- _Problem requirements_: Retype every one of the entries below without changing a single character.

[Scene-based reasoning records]
*****
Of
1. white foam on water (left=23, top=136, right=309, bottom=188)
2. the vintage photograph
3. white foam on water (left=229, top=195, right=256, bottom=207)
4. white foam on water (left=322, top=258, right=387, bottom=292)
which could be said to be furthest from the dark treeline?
*****
- _Task response_:
Of
1. white foam on water (left=23, top=136, right=309, bottom=188)
2. the vintage photograph
3. white foam on water (left=229, top=195, right=256, bottom=207)
4. white foam on water (left=322, top=258, right=387, bottom=292)
which could be said to be furthest from the dark treeline?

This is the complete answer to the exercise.